Enter the dragon - East Asia and Pacific: Chronicle 2002
New Internationalist, Jan-Feb, 2003 by Rowan Callick
This hunger for new, special economic deals followed immediately after China's accession to the World Trade Organization (WTO) in December 2001. It underlined the crucial significance for China's leaders of finding ways to keep the economy growing rapidly. For this is central to their legitimacy. After the Cultural Revolution had effectively destroyed ideological commitment to communism, the late Deng Xiaoping cut a new unwritten and unspoken contract with the Chinese people: we deliver ever-growing living standards, you let us rule undisturbed.
As the army of displaced and jobless workers grows -- reinforced by farmers as WTO entry starts to bite -- the pressure also keeps growing to attract new investment and to dominate new markets overseas. China has already strained its own environment beyond breaking point. Desertification now blights 28 per cent of the country and bans have been imposed on cutting further forests.
So Beijing's answer is to abandon former notions of self-sufficiency, and to use the nation's new-found economic muscle to import the raw resources it needs to fuel its growth. This, in addition to its determination to keep tabs on Taiwan, has driven it to boost substantially its presence in the Pacific. It has become a major player in Papua New Guinea's controversial logging industry, and is building its fishing capacity in the region too. It has a satellite tracking station in Kiribati.
China is also doubtless aware that the Melanesian nations are facing their gravest problems since becoming independent a quarter of a century ago. The Solomon Islands, now widely dubbed a 'failed state,' is worst placed: its government is unable to pay its health workers or teachers, and its militias still control parts of the country. Its bigger neighbour Papua New Guinea (PNG) removed 70 per cent of its MPs at its mid-year election but saw its economy slump even faster, with agricultural and resources outputs diving, its currency also plunging and the Government running out of both funds and options other than to borrow heavily. In the southern highlands -- PNG's oil- and gas-rich 'Texas -- elections were abandoned and warlords rule: a troubling version of the region's possible future.
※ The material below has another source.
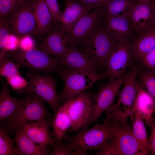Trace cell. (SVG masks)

The dislocation of the Pacific islands region from its Asian neighbours -- other than China -- and from the rest of the global economy continued. Although the 14 island members of the Pacific Islands Forum agreed to join a free trade zone over an eight- to ten-year period, inter-island trade is only two per cent. Attempts to switch to new crops have not lived up to early hopes. Kava, for instance, soared in Europe and North America as a cure-all herbal medicine for the 21st century, with $1,00 million new plantings. Then claims the herb was linked to liver disease resulted in bans.
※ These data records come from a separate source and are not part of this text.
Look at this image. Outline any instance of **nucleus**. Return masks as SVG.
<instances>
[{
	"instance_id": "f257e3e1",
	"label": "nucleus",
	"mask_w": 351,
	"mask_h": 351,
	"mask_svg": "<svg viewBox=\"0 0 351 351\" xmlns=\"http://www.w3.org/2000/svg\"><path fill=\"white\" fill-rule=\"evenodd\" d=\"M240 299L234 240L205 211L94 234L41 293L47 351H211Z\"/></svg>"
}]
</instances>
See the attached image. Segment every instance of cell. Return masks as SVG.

Back in the 1930s and l940s Japan failed in its attempt to build an Asia-Pacific empire or 'co-prosperity sphere'. It is now China's turn to try. In late 2002, as it constantly worked to build allies, it forgave Cambodia and Afghanistan their aid debts. In the Pacific, too, its aid is becoming significant. On its way to building an empire of its own, it will ultimately drag the Pacific island nations closer culturally and economically to Asia.